======== MATERIAL PROVIDED ========

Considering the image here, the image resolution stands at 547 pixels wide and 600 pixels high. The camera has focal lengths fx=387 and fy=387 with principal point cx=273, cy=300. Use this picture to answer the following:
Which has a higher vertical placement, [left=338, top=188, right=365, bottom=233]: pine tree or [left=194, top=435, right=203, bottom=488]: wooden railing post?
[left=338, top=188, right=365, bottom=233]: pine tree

========
======== MATERIAL PROVIDED ========

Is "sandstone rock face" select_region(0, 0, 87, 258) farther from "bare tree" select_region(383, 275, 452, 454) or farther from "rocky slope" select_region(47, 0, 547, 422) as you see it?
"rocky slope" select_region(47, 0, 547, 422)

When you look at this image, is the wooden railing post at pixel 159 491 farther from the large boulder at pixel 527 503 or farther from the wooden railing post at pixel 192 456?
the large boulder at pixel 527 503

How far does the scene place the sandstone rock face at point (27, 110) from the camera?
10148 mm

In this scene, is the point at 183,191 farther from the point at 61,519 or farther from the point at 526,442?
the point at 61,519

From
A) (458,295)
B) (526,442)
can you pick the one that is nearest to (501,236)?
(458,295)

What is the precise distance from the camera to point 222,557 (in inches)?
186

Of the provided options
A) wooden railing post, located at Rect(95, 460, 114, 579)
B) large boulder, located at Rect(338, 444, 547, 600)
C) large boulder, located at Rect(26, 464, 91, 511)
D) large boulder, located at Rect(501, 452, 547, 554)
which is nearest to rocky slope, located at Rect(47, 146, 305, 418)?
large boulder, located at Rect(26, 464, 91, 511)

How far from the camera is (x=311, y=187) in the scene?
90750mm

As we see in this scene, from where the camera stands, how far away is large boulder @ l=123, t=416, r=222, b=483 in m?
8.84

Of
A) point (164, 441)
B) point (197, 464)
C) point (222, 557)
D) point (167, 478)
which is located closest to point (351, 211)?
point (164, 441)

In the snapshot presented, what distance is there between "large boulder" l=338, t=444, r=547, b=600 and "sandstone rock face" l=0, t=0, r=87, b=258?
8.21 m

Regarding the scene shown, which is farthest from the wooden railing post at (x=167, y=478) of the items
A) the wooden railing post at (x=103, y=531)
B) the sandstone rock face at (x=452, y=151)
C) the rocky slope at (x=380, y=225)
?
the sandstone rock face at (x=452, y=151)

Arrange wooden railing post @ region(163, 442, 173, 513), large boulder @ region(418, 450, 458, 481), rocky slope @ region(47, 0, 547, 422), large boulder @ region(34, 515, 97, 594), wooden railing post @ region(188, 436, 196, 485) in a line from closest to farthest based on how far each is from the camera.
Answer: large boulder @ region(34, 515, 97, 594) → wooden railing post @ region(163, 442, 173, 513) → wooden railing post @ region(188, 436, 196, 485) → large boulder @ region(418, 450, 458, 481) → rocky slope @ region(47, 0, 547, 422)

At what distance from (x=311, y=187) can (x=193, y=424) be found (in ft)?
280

========

Lay out the lines starting at the one containing "Considering the image" and ending at the one containing "Which has a" as a JSON list of strings, one string per line, with blank lines left out.

[
  "Considering the image here, the image resolution stands at 547 pixels wide and 600 pixels high. The camera has focal lengths fx=387 and fy=387 with principal point cx=273, cy=300. Use this picture to answer the following:",
  "Which has a higher vertical placement, [left=338, top=188, right=365, bottom=233]: pine tree or [left=194, top=435, right=203, bottom=488]: wooden railing post?"
]